SBDC is intended to make the road to starting and running a business seamless and clear. In addition, it seeks to facilitate the graduation of businesses from start-up through to becoming players on the export market. The major difference with the SBDC is its focus on measuring economic impact of the concerted efforts of the partnership of the business support agencies, also known as the Trade Support Network (TSN).

The sub-objectives are:
•Reducing the regulatory burden on enterprises and investors
•Providing value-adding services to enterprises and investors.
•Creating an enabling environment for entrepreneurship.

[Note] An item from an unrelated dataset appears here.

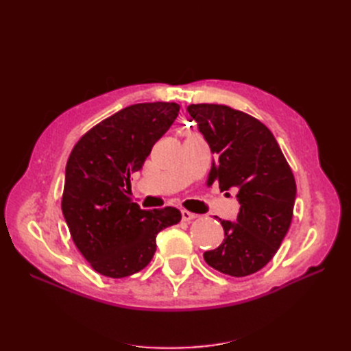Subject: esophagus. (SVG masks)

The objective of “expanding the national productive capacity and diversifying the export basket by attracting knowledge-enhancing investments” has a focus on enhancing the human capital of existing firms at a management level and attracting knowledge-enhancing investments to Saint Lucia.

The sub-objectives are:
•Strengthening the skills and competencies that SME managers require to engage in international trade.
•Increasing the local retention of value-added from existing investments.
•Attracting knowledge-enhancing foreign direct investment in new sectors.

The objective “Ensuring that economic development is attuned with the preservation of the natural landscape and that the benefits of increased trade are widely shared” is geared towards adopting the methodologies that ensure sustainable and inclusive economic growth. It has a particular focus on youth and job creation and environmental management. The sub-objectives are:
oEnsuring inclusive economic growth.
oPreserving the natural environment and landscape.
With these objectives in mind, the following criteria were selected to begin to identify priority sectors for the NES:
•Sectors for which there is high demand in world markets.
•Sectors with potential for employment and socio-economic development.
•Sectors that can drive innovation, upgrading, and high-value-addition.
•Sectors with SME development potential.
•Sectors with the ability to attract domestic and foreign investment.

The criteria yielded a long list of sectors. The second National Consultation resulted in a smaller list of four sectors after factors like the spillover effects of one sector on other sectors, for example, by contributing to upgrade the offer of related sectors, were considered.